On the other end, shares of utility providers fell around 2 percent following news that SSE and Innogy's Npower had ditched plans to merge their U.K. energy retail operations, citing "challenging market conditions." The deal would have created the U.K.'s second-largest energy supplier. Shares of Innogy slipped 0.91 percent, while SSE's stock fell 1.28 percent.

On the data front, Germany's Ifo business sentiment index came in weaker-than-expected on Tuesday. The survey of business sentiment in Germany dropped to 101.0 in December, down from 102.0 in November. The euro was little changed on the news, trading at 1.1385 against the dollar at around 10:20 a.m. London time.

Darkening growth outlook

Market focus is largely attuned to a darkening global growth outlook, following a flurry of sluggish economic reports. On Monday, the National Association of Home Builders Housing Markets Index indicated U.S. homebuilder sentiment had dipped to a three-and-a-half year low. It was the second straight month of disappointing reading.

The gloomy data compounded weaker-than-expected economic news from Europe late last week.

In addition, a profit warning from Asos shocked investors on Monday. Shares of the company tumbled more than 30 percent on the news. The previously high-flying clothing retailer also prompted U.S. consumer discretionary shares to fall almost 3 percent, with stocks on Wall Street slipping to their lowest levels in more than a year on Monday.

On Tuesday, U.S. stocks rebounded, with the S&P 500 climbing 1 percent after falling to a new 2018 low in the previous session. The Dow Jones Industrial Average jumped more than 280 points while the Nasdaq Composite rose 0.8 percent.

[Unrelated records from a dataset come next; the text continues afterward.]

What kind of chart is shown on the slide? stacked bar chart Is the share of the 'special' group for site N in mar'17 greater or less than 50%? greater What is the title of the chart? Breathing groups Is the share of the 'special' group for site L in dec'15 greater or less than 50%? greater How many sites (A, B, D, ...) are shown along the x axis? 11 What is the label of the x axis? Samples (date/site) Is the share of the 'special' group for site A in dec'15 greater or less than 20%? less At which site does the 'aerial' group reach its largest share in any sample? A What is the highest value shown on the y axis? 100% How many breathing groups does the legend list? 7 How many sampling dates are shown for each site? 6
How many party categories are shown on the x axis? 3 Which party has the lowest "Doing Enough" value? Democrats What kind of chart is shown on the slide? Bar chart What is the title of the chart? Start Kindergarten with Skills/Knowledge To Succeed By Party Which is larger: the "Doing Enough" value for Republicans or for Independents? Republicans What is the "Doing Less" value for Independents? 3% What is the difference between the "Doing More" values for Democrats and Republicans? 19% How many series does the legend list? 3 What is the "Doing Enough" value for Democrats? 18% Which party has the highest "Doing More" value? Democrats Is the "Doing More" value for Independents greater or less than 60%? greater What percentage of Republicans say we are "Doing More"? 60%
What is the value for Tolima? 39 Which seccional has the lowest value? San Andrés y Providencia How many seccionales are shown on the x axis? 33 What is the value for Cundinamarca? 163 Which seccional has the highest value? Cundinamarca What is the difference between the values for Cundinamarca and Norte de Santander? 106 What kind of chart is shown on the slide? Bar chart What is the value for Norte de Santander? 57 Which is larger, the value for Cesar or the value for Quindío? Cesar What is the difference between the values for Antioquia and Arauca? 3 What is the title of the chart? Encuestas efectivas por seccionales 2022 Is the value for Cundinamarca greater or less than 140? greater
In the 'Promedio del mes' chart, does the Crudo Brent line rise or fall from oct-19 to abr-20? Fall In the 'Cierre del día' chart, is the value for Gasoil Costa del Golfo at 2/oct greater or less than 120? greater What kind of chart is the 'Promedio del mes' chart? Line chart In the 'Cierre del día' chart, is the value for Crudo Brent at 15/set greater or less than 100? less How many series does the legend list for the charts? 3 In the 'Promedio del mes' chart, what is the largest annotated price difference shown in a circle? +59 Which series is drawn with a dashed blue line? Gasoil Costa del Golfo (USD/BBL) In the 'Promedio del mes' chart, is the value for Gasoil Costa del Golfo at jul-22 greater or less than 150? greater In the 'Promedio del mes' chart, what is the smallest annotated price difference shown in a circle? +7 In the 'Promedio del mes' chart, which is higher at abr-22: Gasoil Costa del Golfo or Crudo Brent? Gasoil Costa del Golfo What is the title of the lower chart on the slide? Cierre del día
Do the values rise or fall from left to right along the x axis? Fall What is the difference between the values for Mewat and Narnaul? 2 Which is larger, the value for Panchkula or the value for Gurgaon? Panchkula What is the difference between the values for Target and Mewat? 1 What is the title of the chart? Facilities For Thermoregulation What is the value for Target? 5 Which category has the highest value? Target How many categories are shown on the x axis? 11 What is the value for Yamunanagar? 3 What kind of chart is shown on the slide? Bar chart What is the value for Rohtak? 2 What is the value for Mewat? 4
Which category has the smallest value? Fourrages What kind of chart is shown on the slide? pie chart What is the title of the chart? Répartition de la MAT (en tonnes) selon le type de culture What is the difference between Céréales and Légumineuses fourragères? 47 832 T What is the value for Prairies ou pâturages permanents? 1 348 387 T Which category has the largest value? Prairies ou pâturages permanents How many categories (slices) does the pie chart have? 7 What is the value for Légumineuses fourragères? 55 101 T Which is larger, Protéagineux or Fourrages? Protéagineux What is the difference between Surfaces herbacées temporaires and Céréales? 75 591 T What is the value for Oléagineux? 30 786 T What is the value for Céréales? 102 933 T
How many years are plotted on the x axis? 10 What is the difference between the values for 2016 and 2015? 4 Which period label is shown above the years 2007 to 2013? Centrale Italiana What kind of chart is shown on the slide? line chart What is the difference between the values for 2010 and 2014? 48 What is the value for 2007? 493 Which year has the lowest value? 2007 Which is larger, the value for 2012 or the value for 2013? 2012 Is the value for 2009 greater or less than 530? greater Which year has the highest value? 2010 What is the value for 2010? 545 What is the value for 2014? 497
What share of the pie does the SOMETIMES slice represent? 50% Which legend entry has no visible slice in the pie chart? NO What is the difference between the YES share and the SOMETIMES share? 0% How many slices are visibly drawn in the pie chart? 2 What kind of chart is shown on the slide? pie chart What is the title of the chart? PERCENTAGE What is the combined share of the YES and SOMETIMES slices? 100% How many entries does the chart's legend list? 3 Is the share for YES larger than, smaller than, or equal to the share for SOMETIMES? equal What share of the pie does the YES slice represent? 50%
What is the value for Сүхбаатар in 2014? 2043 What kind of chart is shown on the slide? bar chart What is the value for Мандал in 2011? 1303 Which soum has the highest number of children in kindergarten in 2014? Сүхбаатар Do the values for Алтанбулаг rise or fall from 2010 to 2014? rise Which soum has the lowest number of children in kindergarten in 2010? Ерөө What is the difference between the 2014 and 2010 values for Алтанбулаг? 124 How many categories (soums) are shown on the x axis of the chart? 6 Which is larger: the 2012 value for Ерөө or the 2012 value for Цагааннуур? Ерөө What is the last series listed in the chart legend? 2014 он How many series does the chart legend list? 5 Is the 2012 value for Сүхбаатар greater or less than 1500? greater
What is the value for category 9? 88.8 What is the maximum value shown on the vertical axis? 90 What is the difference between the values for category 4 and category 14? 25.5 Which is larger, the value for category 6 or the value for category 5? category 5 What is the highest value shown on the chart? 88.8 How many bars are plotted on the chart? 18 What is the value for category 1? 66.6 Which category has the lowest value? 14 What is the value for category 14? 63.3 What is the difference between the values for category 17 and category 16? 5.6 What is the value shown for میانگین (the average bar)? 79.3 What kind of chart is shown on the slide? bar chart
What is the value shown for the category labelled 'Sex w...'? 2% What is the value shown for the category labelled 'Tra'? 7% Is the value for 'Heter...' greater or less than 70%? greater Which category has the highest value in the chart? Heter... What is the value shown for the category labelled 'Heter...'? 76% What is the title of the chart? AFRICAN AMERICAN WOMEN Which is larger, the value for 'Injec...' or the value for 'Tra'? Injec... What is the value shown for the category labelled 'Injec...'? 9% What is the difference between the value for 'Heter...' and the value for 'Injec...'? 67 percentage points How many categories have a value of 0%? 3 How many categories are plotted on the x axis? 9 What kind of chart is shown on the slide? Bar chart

Back in Europe, Britain's embattled Prime Minister Theresa May announced Monday a parliamentary vote on her Brexit deal would take place in the third week of January.

This prompted Britain's leader of the opposition, Jeremy Corbyn, to table a motion of no confidence in Theresa May, saying it was unacceptable for parliament to wait another month to vote on the deal.

U.K. lawmakers were initially scheduled to have their say on the terms of Britain's withdrawal from the EU last week but the prime minister delayed the vote, admitting she was likely to lose.